Entre las medidas más relevantes impulsadas durante la legislatura figura la renovación del contrato de auxiliares educativos, aprobada recientemente por el Gobierno de Canarias. La actuación movilizará cerca de 80 millones de euros hasta 2029 y permitirá reforzar y garantizar la cobertura del servicio, mejorar las sustituciones y ampliar la atención prestada al alumnado con necesidades específicas de apoyo educativo. En este sentido, la inversión anual destinada a este recurso pasa de 13 millones de euros en 2023 a 26 millones en 2026 y 26,6 millones anuales en el periodo 2027-2029, lo que supone un incremento superior al 100 por ciento.
A este refuerzo se suma el incremento de más de 850 docentes especializados respecto a 2023, hasta superar los 3.500 profesionales dedicados a la atención a la diversidad durante el curso 2025/2026, con una inversión superior a los cincuenta millones de euros. Además, la Consejería ha incrementado en un 34 por ciento los especialistas en Pedagogía Terapéutica, cerca de un 23 por ciento los profesionales de Audición y Lenguaje y en torno a un 30 por ciento los recursos de orientación educativa.
Este incremento de recursos ha permitido ampliar de forma significativa la capacidad de respuesta del sistema educativo canario. Actualmente se atiende a más de 5.000 estudiantes con necesidades específicas de apoyo educativo, 2.100 más que en 2023, lo que supone un incremento del 72 por ciento respecto al inicio de la legislatura.
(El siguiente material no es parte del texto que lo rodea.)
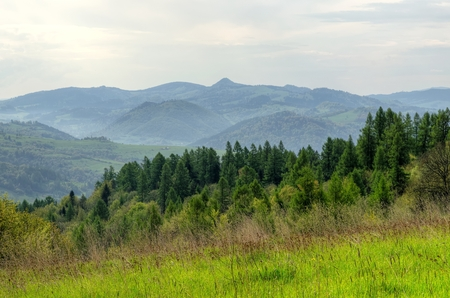 forested: Spring mountain landscape. Forested Pieniny Mountains in Poland. Stock Photo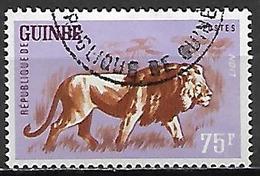 GUINEE  -   1962 .    Y&T N°109 Oblitéré  . Lion - Guinea (1958-...)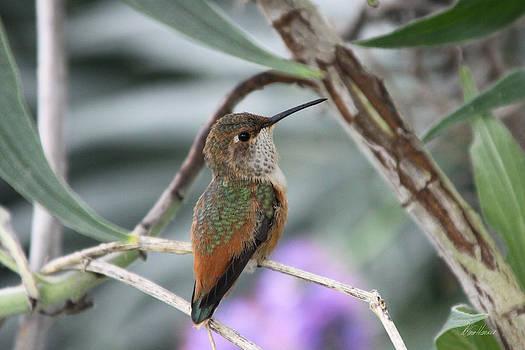 Diana Haronis - Hummingbird on a Branch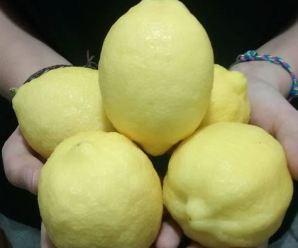 limones amarillos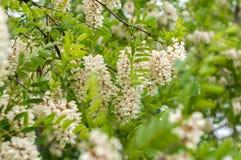 Κλάδος ακακιών με τις συστάδες των άσπρων λουλουδιών και των πράσινων φύλλων στοκ εικόνα με δικαίωμα ελεύθερης χρήσης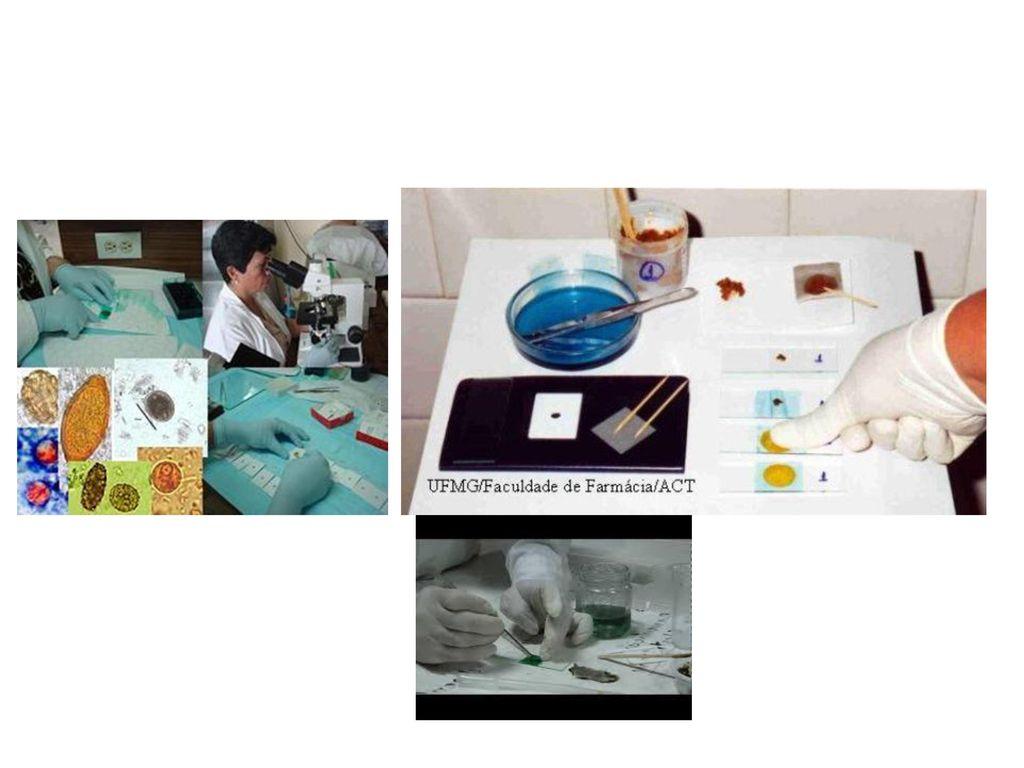 screening de invazie de helmint)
Según destacó el consejero, este crecimiento ha contribuido “a ofrecer una atención más personalizada, adaptar mejor los apoyos y avanzar hacia una inclusión más efectiva en los centros educativos”.
El esfuerzo en la inversión se ha visto acompañado asimismo por una mejora de la estructura de orientación educativa en todas las etapas y por el refuerzo de los equipos específicos especializados en discapacidad auditiva, visual y motora, así como en trastornos del desarrollo. A ello se suma la incorporación de nuevos equipos de atención temprana y de altas capacidades intelectuales, además del fortalecimiento de los recursos destinados a la atención de las alteraciones emocionales y de la conducta.
En paralelo, el Gobierno de Canarias ha ampliado los programas específicos dirigidos al alumnado con necesidades educativas especiales. Entre ellos destaca el proyecto de inclusión para alumnado con trastorno del espectro autista (TEA), que ha pasado de 34 centros participantes en el curso 2022/2023 a 52 en el actual curso escolar, favoreciendo la docencia compartida, el refuerzo de apoyos especializados y promoviendo estrategias que facilitan la participación y el desarrollo integral del alumnado.
Suárez concluyó su intervención reafirmando el compromiso del Gobierno de Canarias con una educación cada vez más inclusiva, asegurando que la atención a la diversidad seguirá siendo una prioridad para el departamento que dirige, tanto a través del refuerzo de los recursos humanos y económicos como mediante el desarrollo y aprobación del nuevo marco normativo.